Salmon is not only a significant subsistence resource, but a crucial aspect of Shuswap economic, cultural, physical, and social wellbeing. Dried salmon and fish oil sustained our Secwépemc communities over harsh winter months and were traded with Stoney and Piikani Blackfoot in exchange for other resources such as buffalo and horses.
Areas rich in salmon are fundamentally connected to Shuswap culture, livelihood, and inter-generational knowledge transfer. The First Fish ceremony commemorates a young person’s first salmon catch, and traditional stories feature the fish as an important species that Sk’elép, Coyote, brought to the rivers.
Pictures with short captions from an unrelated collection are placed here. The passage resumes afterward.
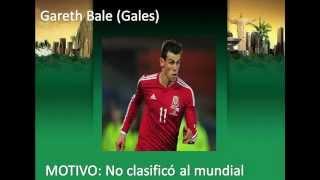 Brasil 2014 zlatan ibrahimovic podria ir al mundial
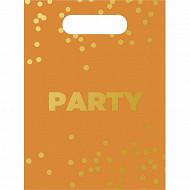 6  sacs cadeaux  party premium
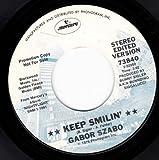 "45vinyl KEEP SMILIN / BABY RATTLE SNAKE (7"" PROMO/45 rpm)"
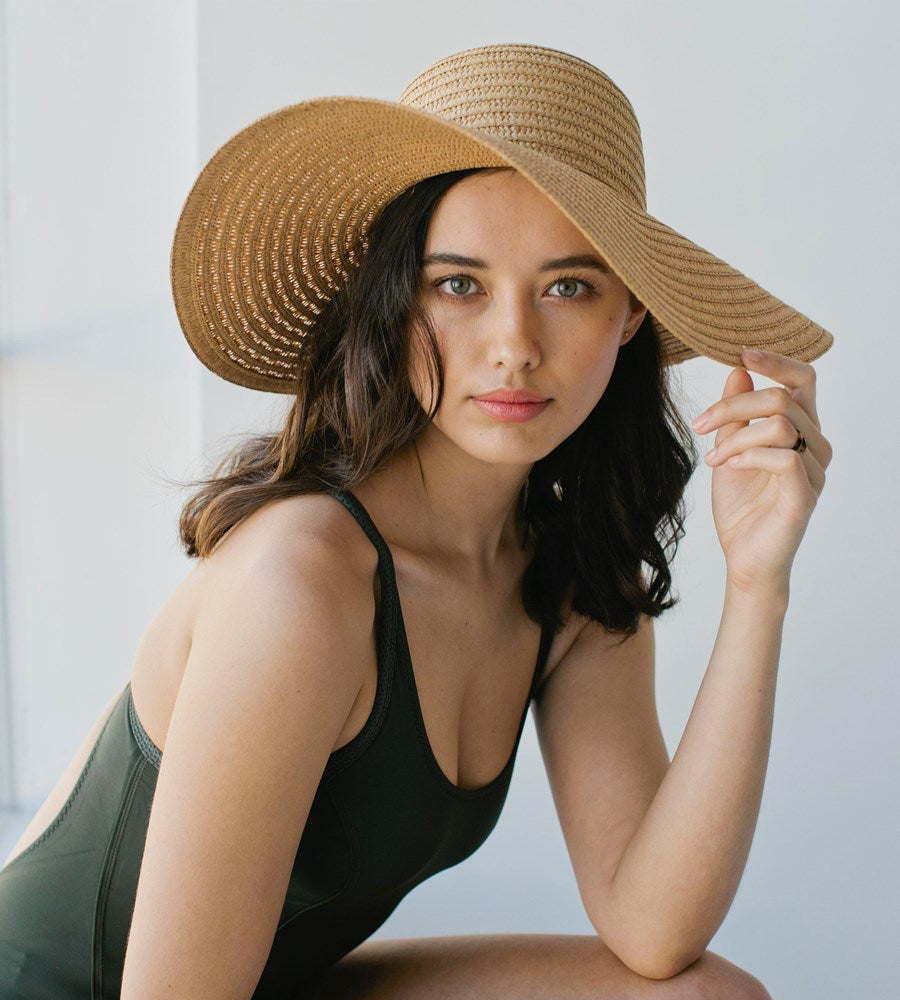 Sophie | So Shady Extra Hat | Natural
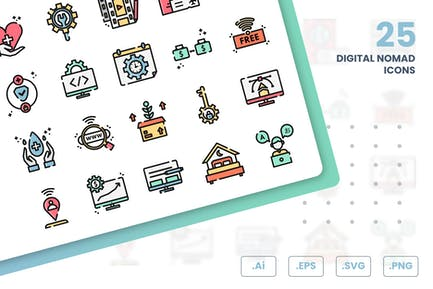 Digital Nomad Icons Set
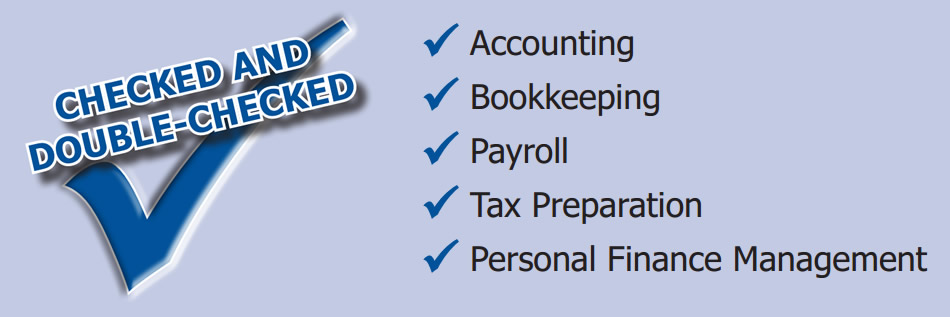South NJ Accounting Services
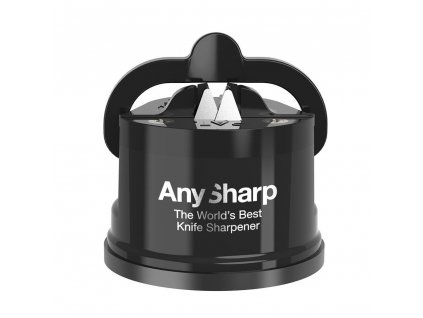 AnySharp Editions brousek černý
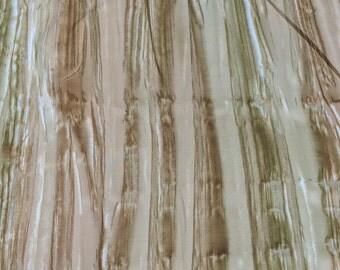Aurora Batiks-Brown and Green Stripes Cotton Batik Fabric from Moda Fabrics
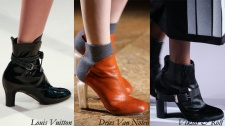 LouisVuitton_DriesVanNoten_ViktorRolf_Fall2014Shoes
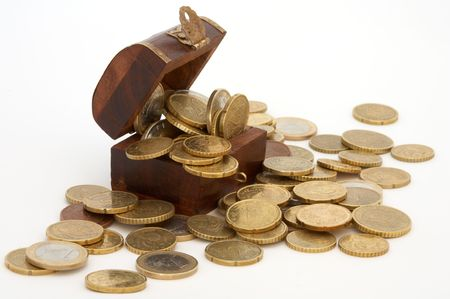 coffer: full wood coffer of currencies Stock Photo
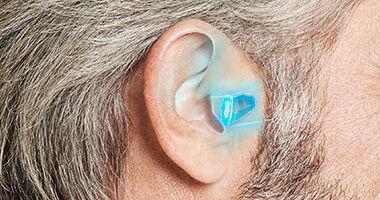 hearing-aids-ITE-1.jpg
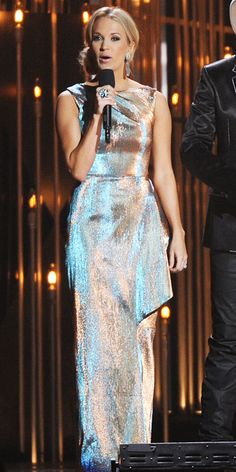 Carrie Underwood love the dress!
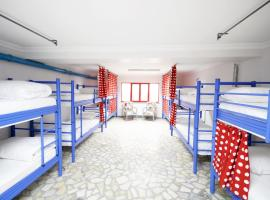 Suite Dreams Istanbul Hostel İstanbul Τουρκία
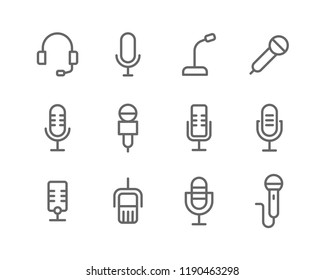 Microphone lines icon set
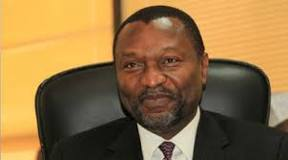 There is No Increase in VAT- Udoma tells National Assembly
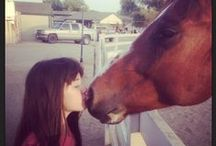 ANELALANI / HORSE CHICK / Everything and all things horses. KIANA TOM's daughter's Pinterest board.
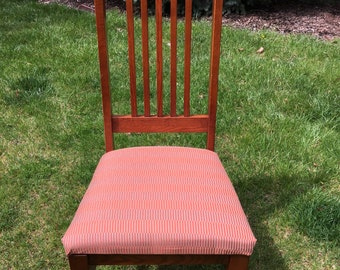 Stickley Style Highback Chair with Upholstered Seat in Orange-Rust Tone Fabric
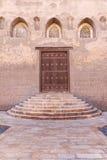 Entrata di Ibn Tulun Fotografie Stock Libere da Diritti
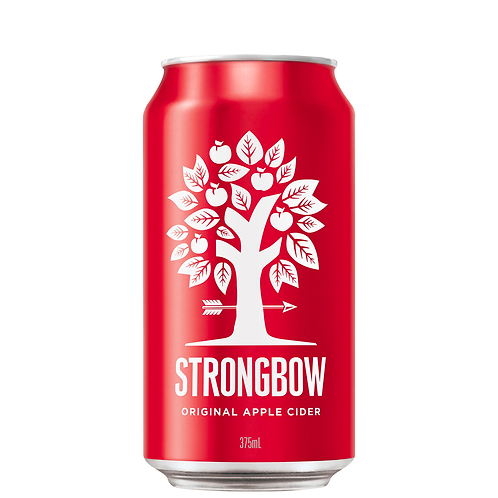 Strongbow Original Cider Cans 10x375mL 5%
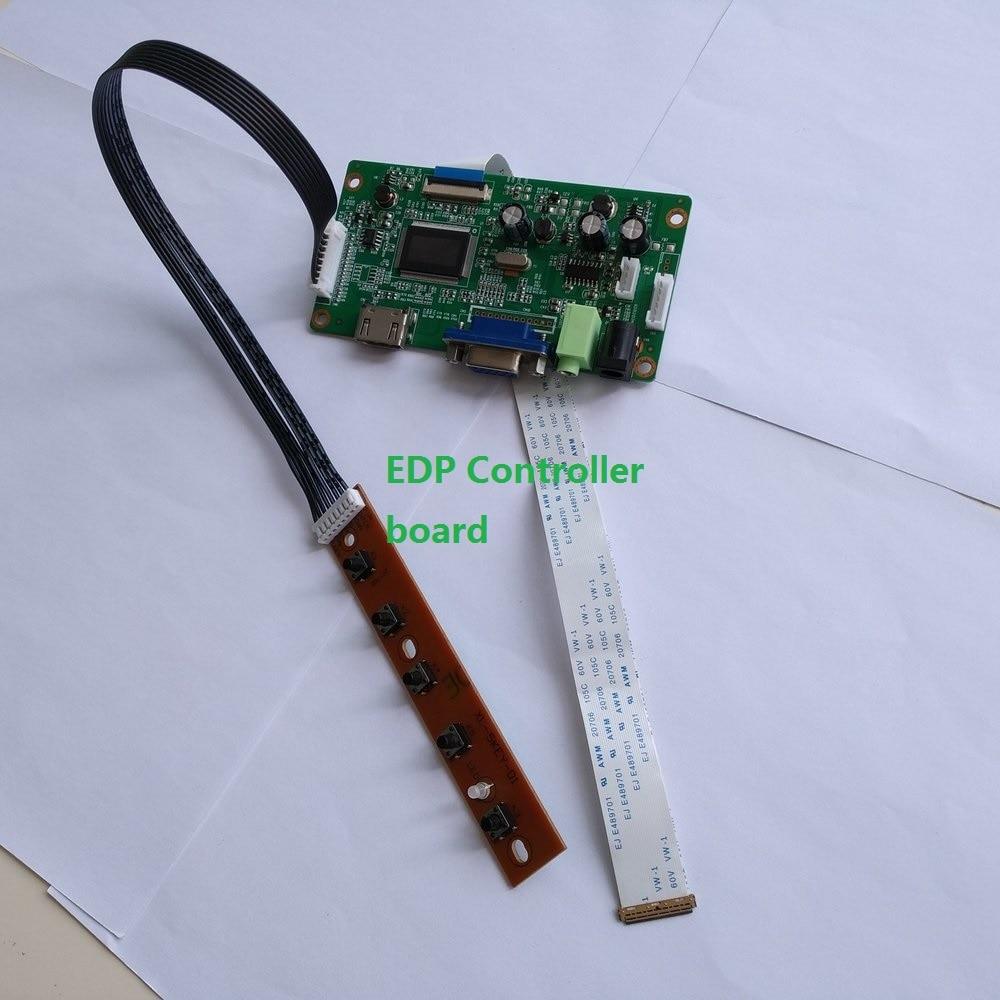 لوحة عرض لجهاز B140HAN01.3, شاشة عرض 14 بوصة ، مجموعة 30Pin ، لوحة تحكم VGA ، EDP HDMI LCD لتقوم بها بنفسك LED ، مشغل الشاشة 1920X1080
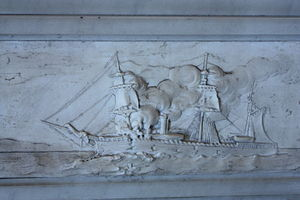 HMS Doterel (1880) - The explosion on HMS Doterel (detail on the Greenwich memorial)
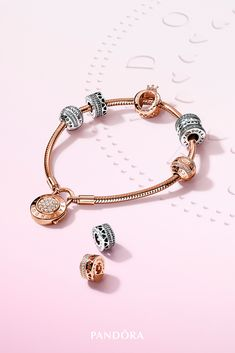 Pandora Jewelry OFF!> Bring lace to life in stylish stacks. Load up on the sculptural lines of the new lace-inspired charm bracelets with hearts and stones to create powerful stacks of Renaissance-inspired style. Disney Pandora Bracelet, Pandora Bracelets, Pandora Jewelry, Pandora Rose Gold, Fantasy Jewelry, Bracelet Designs, Cute Jewelry, Or Rose, Stones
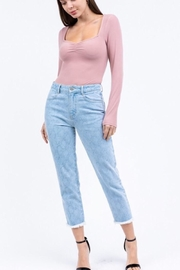 Le Lis Long Sleeve Square Neck Bodysuit - Product Mini Image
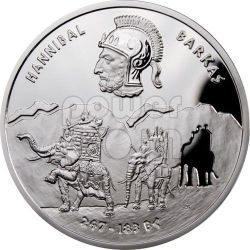 HANNIBAL Barkas Great Commanders Silver Coin 1$ Niue 2012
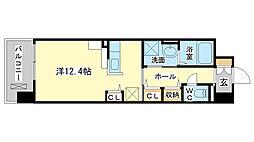 ポーシェガーデン3[7階]の間取り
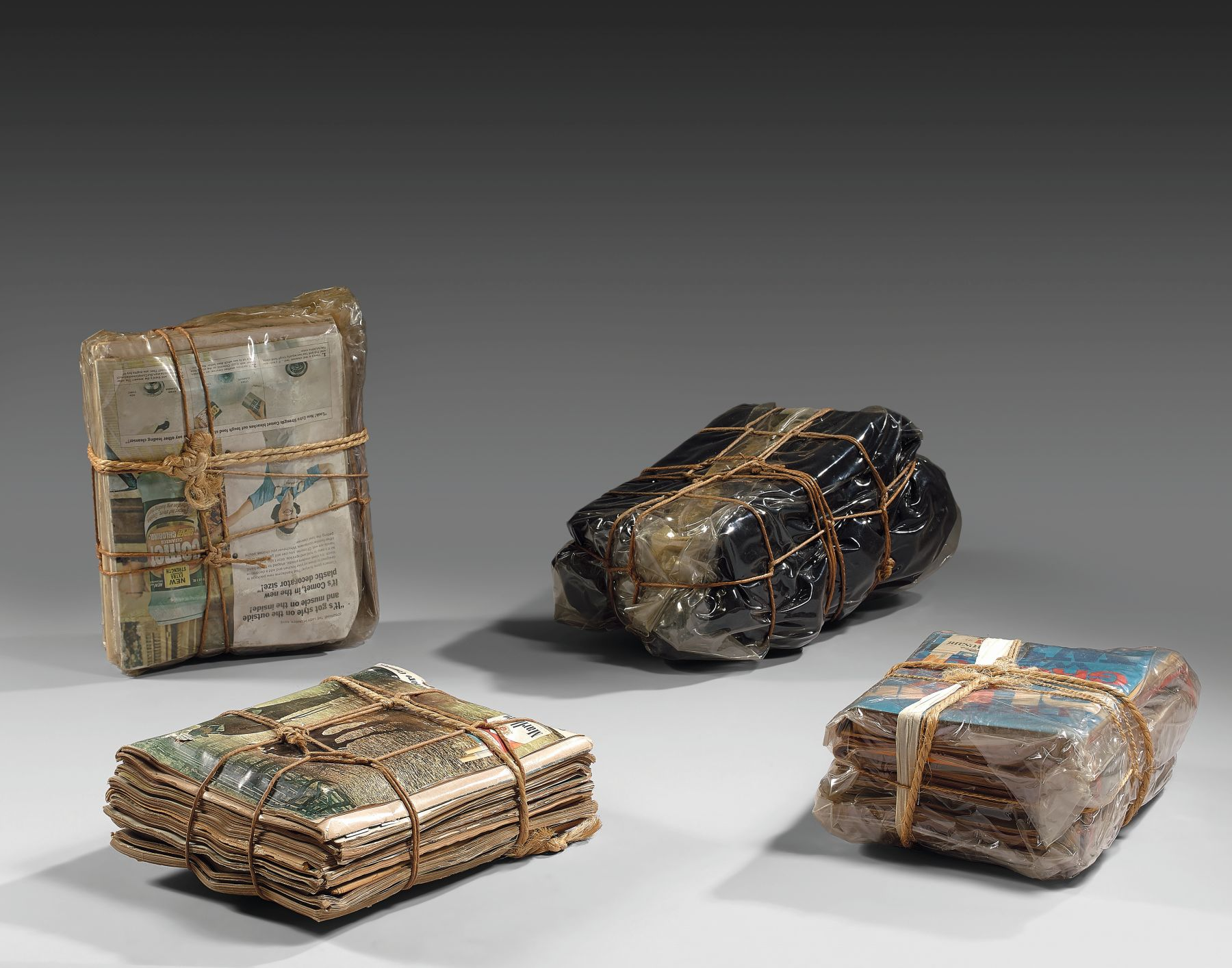 Christo Wrapped magazines & wrapped cloth, 1967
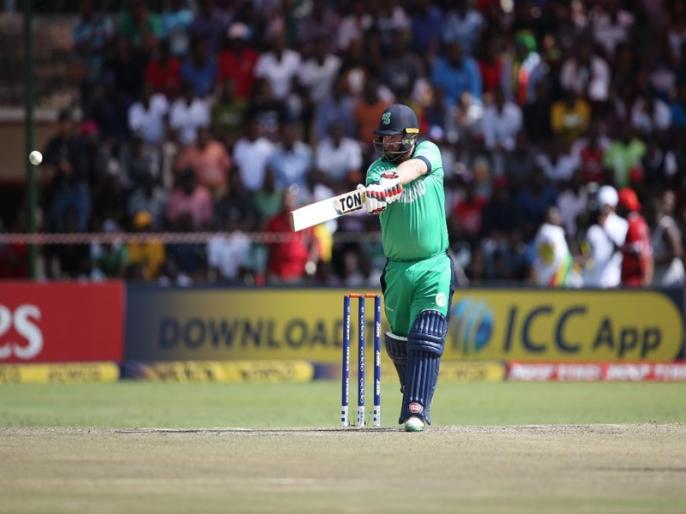 Ireland vs Bangladesh: Paul Stirling make 130 runs in 141 balls | Ireland vs Bangladesh: पॉल स्टर्लिंग की जबरदस्त पारी, 12 बाउंड्री की मदद से बनाए 130 रन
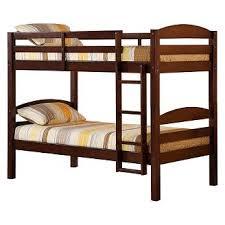 kids bunk bed. Bunk Bed : Kids\u0027 Beds Kids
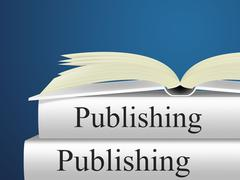 publishing books representing publisher fiction and publication - stock illustration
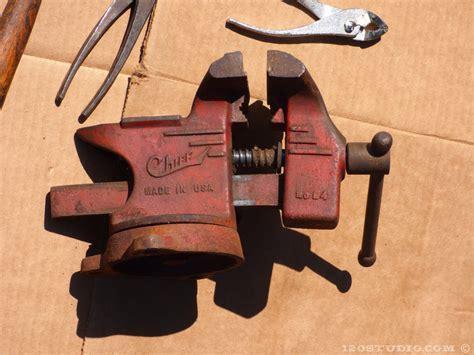 old bench vises old bench vise 28 images columbian swivel vise model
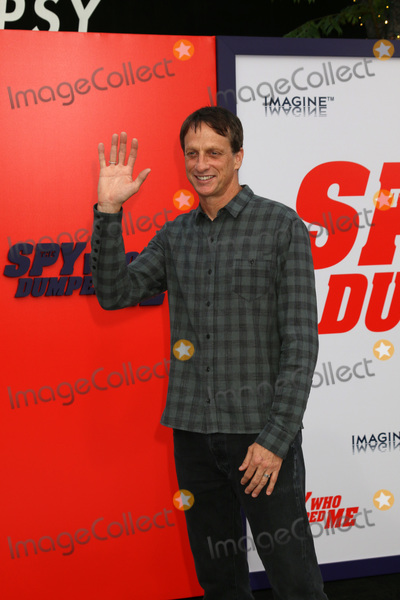 Tony Hawks Photo - LOS ANGELES - JUL 25  Tony Hawk at The Spy Who Dumped Me Premiere at the Village Theater on July 25 2018 in Westwood CA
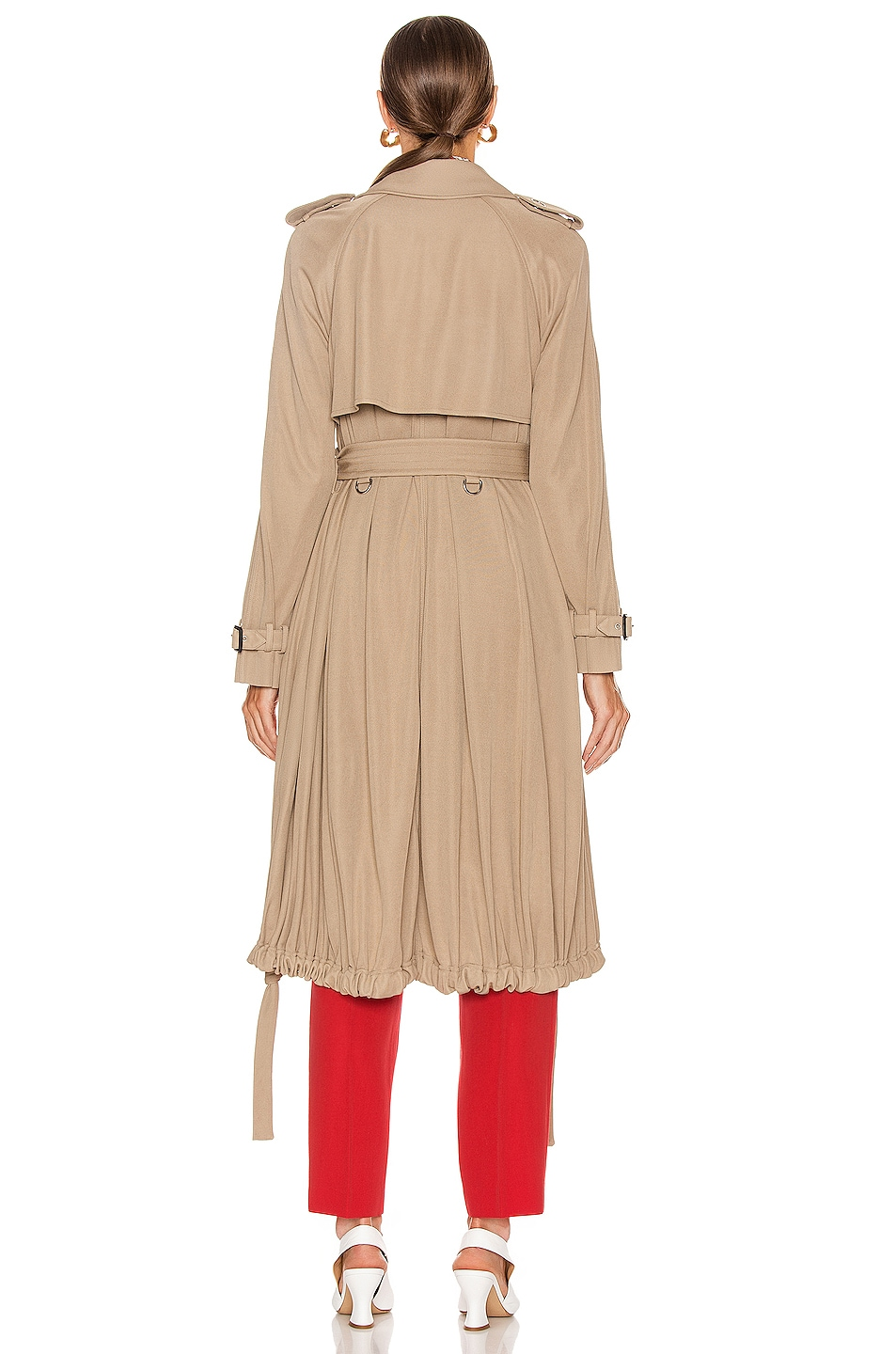 Image 4 of Burberry Cyla Wrap Coat in Warm Taupe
Activities, stories and teachings, fishing technologies, and ecological knowledge tie our community, culture, and science to salmon-harvesting locations and drive the connection between Shuswap people, waters, fish, and the land.
Traditional Secwépemc fishing practices in the Columbia River valley were significantly disrupted by the construction of a series of hydroelectric dams in the 20th century. In the 1930s, the Grand Coulee Dam was built, which blocked migrating salmon and permanently damaged major salmon stocks in the Columbia River. The Mica Dam, Hugh Keenleyside Dam, and Duncan Dam also blocked the salmon’s migratory route into major tributaries that had sustained Indigenous communities for millennia. Flooding caused by the Mica and Revelstoke Dams destroyed Secwépemc hunting, gathering, and fishing grounds, as well as numerous areas of cultural and archaeological importance. Spawning grounds were also destroyed through this process, as water sources became warmer and larger in both width and depth. Shuswap Band members now “borrow” fishing sites from other communities because salmon is not available to us within our core Caretaker Area. The Fraser River system as it currently stands does not sustain additional salmon harvest, which has created a moral issue related to the sustainability and availability of the fish for all communities. Because of this, Shuswap Band no longer requests to fish at these sites, and salmon is now purchased for community events rather than caught by our members.
Shuswap Band aims to return salmon to the Columbia River system. As we continue to fuel initiatives that seek to ensure future salmon populations and habitat growth throughout our Caretaker Area, we become more and more confident that the return of salmon is a reality that community members will inherit.